#### Written request:
Quote verbatim the lines from the one containing "this 800×600 image." through the one containing "wrecked pickup truck [468, 276, 800, 446]", both included.

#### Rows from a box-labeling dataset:

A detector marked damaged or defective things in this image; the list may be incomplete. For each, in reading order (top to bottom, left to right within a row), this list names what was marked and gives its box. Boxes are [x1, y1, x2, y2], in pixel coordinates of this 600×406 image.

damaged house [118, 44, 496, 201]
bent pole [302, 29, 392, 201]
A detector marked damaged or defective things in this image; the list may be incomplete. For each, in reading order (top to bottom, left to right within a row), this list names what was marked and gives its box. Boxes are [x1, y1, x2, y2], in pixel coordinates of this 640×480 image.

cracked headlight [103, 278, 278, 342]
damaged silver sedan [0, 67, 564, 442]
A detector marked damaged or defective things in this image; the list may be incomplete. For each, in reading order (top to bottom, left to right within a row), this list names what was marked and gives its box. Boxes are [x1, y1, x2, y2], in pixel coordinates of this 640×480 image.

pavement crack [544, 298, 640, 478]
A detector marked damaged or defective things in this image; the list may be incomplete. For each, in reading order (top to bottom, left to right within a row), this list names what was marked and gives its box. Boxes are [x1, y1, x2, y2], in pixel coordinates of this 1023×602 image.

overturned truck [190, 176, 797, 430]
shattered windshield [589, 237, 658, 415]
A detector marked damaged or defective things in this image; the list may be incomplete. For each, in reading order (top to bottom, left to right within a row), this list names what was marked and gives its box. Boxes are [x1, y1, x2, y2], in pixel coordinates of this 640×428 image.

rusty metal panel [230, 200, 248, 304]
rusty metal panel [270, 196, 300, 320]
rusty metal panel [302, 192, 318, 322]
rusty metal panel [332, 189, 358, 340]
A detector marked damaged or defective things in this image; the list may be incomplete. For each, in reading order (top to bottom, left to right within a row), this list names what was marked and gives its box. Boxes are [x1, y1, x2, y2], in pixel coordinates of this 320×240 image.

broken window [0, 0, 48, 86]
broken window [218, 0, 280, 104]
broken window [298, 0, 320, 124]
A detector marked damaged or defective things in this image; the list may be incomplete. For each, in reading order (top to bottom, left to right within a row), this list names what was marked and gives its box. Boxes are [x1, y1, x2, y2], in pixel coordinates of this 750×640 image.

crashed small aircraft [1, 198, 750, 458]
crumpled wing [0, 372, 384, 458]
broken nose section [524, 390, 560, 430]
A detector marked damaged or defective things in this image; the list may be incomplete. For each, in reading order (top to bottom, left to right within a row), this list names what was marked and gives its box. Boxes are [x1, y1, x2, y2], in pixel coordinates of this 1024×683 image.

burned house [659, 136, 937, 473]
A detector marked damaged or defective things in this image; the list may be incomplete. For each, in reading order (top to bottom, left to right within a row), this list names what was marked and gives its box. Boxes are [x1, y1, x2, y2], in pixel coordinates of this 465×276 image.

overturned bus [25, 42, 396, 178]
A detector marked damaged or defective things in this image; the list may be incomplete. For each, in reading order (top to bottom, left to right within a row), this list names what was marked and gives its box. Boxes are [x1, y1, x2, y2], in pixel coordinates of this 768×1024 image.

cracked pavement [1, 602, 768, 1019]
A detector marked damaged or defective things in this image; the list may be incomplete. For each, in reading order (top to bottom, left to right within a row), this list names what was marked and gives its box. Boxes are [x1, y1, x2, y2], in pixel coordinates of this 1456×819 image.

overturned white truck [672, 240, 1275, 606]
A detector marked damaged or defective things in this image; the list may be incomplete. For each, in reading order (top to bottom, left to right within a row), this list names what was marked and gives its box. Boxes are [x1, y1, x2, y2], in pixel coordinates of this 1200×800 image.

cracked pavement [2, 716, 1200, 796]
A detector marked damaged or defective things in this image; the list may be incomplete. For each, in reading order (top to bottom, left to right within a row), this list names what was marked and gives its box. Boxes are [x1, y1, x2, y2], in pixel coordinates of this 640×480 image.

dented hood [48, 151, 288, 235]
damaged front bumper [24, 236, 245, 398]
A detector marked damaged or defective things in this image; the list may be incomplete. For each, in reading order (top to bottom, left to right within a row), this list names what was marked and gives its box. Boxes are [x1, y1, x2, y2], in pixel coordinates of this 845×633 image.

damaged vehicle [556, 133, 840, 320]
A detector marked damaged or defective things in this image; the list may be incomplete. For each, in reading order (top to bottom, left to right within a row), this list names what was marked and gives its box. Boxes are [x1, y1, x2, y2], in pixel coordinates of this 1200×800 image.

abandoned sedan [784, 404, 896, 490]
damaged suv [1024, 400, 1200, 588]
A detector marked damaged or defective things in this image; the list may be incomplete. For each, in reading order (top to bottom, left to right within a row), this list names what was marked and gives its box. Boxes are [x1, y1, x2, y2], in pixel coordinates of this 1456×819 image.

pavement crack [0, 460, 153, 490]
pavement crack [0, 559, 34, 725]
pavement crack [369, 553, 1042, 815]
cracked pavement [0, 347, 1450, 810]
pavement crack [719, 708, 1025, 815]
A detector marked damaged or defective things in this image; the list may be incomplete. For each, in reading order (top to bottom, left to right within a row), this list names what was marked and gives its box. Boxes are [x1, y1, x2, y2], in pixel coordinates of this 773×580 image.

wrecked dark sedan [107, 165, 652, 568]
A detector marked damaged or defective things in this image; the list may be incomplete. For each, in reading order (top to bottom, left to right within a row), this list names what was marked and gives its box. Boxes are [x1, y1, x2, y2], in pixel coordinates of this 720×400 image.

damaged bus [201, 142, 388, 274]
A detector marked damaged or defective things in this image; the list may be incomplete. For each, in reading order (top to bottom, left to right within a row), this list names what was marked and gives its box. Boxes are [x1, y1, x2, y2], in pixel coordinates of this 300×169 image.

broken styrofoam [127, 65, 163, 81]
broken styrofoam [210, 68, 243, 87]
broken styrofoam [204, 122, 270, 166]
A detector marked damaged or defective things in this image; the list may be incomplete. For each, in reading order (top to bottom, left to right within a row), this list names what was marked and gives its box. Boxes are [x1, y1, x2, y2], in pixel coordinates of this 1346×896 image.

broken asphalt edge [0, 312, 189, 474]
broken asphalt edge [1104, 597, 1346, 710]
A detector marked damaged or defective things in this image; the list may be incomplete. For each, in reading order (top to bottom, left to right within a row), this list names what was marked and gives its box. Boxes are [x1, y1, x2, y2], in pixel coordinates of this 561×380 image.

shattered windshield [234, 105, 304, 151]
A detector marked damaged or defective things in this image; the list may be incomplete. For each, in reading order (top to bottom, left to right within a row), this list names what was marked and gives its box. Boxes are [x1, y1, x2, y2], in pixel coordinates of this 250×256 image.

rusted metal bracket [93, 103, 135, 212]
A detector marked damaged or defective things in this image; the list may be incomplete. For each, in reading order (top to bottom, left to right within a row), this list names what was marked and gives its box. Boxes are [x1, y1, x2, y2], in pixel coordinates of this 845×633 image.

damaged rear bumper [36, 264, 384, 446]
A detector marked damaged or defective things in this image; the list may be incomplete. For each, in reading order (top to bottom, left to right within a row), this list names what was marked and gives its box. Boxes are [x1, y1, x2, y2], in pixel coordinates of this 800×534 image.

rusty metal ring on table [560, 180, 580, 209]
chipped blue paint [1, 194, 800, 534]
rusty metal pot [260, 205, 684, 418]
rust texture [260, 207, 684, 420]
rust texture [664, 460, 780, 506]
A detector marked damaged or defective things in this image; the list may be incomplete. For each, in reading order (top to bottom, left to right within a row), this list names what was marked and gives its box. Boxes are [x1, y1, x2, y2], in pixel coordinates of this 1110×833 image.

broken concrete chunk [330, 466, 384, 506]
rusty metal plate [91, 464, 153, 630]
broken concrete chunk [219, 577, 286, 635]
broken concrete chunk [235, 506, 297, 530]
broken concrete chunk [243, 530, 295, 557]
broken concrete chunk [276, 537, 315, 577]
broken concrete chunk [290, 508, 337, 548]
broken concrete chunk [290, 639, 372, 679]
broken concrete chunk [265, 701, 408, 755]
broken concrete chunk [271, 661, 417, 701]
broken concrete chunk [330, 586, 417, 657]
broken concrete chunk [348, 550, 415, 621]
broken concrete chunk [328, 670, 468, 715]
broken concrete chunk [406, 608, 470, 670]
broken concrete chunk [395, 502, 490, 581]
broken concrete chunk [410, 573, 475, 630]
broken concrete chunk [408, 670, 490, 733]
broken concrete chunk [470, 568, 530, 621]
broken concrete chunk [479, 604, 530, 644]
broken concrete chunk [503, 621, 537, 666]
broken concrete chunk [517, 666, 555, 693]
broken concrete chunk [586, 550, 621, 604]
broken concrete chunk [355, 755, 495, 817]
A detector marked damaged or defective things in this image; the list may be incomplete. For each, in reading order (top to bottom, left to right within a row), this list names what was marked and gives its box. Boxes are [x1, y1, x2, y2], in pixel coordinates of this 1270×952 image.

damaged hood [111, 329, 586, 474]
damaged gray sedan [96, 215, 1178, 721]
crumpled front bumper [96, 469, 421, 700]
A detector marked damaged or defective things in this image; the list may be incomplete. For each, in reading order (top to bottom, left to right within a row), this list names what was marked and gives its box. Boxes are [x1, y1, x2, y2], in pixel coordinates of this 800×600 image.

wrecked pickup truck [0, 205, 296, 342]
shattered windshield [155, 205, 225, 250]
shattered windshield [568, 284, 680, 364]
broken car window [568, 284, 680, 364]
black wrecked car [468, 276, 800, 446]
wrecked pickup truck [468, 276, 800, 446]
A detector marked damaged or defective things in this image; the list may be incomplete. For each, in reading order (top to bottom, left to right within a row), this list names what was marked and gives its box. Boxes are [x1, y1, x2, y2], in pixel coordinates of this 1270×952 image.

#### Finished exercise:
A detector marked damaged or defective things in this image; the list may be incomplete. For each, in reading order (top to bottom, left to right within a row), this list names what was marked and gives its box. Boxes are [x1, y1, x2, y2], in pixel coordinates of this 800×600 image.

wrecked pickup truck [0, 205, 296, 342]
shattered windshield [155, 205, 225, 250]
shattered windshield [568, 284, 680, 364]
broken car window [568, 284, 680, 364]
black wrecked car [468, 276, 800, 446]
wrecked pickup truck [468, 276, 800, 446]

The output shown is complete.